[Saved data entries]
• • • • •

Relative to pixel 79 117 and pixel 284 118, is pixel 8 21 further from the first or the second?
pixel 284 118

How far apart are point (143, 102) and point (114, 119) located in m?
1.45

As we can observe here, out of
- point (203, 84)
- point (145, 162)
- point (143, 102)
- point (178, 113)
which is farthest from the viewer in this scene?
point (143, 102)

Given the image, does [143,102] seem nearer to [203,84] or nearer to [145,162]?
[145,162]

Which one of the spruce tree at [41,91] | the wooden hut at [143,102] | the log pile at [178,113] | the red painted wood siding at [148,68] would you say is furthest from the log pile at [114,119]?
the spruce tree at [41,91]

• • • • •

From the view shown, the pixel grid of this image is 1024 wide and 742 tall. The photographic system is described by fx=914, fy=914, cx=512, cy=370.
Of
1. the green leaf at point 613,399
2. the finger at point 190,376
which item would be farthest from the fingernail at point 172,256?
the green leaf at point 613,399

• • • • •

• Exercise: Please list, copied in full, every line in the listing above that contains the word "image".

• Output of the exercise:
Given the image, does [143,102] seem nearer to [203,84] or nearer to [145,162]?
From the view shown, the pixel grid of this image is 1024 wide and 742 tall. The photographic system is described by fx=914, fy=914, cx=512, cy=370.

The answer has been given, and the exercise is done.